- [EXERCISE DETAILS]: Reproduce verbatim the data from the line containing "In terms of" through the line containing "3795 millimetres", including both of those lines.

- [RECORDS FOR THIS EXERCISE]:
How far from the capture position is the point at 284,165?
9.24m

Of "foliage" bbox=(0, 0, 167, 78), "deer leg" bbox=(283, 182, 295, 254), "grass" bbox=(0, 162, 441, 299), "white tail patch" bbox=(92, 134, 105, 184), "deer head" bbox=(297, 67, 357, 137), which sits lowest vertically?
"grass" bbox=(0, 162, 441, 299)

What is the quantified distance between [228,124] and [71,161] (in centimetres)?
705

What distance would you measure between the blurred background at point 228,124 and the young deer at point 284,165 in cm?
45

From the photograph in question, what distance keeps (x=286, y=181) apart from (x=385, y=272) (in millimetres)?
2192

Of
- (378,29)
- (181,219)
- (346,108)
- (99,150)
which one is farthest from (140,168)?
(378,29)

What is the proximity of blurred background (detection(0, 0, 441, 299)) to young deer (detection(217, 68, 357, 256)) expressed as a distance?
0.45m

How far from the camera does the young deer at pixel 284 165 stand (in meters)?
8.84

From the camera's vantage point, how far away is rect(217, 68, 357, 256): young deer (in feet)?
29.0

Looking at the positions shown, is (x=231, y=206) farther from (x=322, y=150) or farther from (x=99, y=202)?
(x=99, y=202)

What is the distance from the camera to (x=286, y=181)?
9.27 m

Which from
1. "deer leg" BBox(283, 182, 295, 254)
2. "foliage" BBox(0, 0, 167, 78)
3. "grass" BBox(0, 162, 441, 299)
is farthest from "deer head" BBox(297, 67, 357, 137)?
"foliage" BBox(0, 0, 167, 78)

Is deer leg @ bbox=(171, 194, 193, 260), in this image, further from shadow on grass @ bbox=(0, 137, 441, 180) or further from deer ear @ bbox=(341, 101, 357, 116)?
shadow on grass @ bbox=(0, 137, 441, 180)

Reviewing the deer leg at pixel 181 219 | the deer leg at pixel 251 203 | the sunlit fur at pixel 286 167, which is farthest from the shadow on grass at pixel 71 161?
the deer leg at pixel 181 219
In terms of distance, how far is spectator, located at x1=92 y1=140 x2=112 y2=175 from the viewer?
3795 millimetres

==

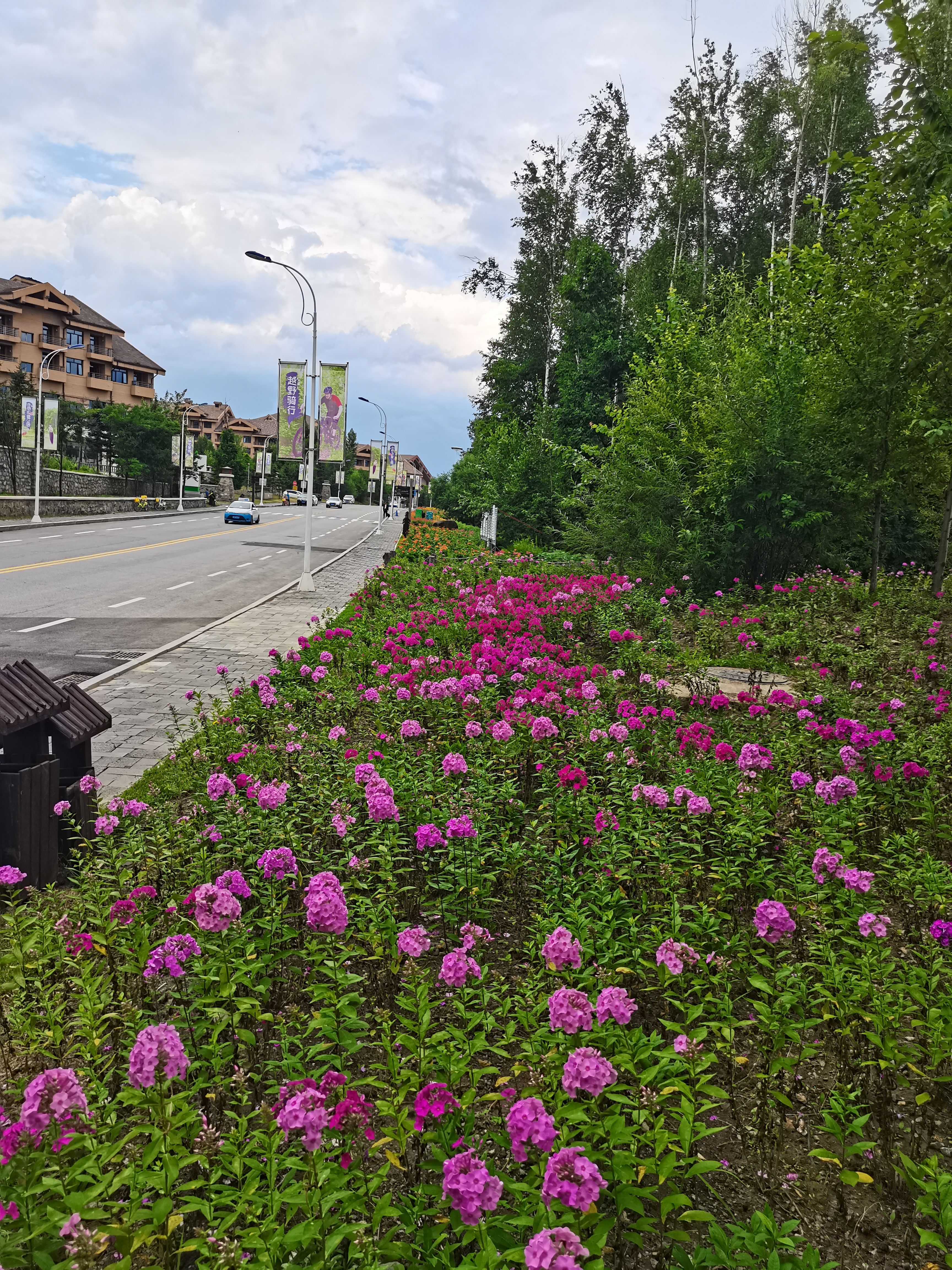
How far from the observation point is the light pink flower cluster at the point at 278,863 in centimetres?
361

==

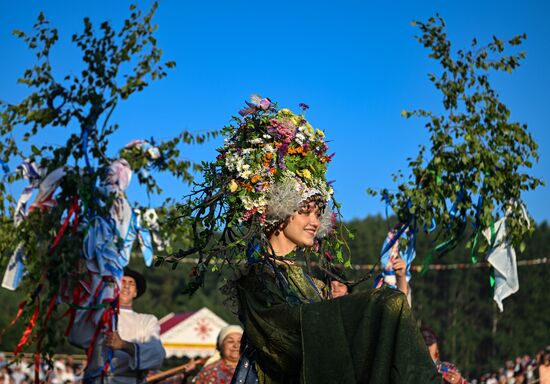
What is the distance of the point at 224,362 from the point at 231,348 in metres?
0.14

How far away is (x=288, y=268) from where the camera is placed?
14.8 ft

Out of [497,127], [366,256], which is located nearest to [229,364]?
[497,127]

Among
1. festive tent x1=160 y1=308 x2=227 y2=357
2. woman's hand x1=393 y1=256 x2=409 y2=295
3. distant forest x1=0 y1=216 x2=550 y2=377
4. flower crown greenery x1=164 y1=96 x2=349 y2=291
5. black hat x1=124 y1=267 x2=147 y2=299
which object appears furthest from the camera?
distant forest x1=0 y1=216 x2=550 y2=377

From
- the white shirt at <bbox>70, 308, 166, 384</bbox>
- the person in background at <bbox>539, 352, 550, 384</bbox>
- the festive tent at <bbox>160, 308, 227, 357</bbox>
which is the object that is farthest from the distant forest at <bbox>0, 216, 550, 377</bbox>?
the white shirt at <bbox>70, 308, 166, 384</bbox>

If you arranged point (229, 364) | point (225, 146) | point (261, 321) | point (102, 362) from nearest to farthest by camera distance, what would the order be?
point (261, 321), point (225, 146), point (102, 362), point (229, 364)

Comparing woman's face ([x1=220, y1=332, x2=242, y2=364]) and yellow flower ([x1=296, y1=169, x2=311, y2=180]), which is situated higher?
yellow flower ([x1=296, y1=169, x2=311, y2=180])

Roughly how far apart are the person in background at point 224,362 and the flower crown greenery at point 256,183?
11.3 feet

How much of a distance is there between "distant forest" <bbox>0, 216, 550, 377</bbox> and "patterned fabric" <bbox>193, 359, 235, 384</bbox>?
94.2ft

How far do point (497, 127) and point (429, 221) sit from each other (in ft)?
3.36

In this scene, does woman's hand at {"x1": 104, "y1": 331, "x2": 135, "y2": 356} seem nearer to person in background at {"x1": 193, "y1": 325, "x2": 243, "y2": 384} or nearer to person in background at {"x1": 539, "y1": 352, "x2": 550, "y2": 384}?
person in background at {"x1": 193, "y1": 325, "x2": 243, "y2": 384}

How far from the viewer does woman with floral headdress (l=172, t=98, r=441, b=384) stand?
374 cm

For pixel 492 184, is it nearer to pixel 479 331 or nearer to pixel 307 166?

- [TASK RESULT]:
In terms of distance, how far is spectator, located at x1=92 y1=140 x2=112 y2=175 from the viewer?
3795 millimetres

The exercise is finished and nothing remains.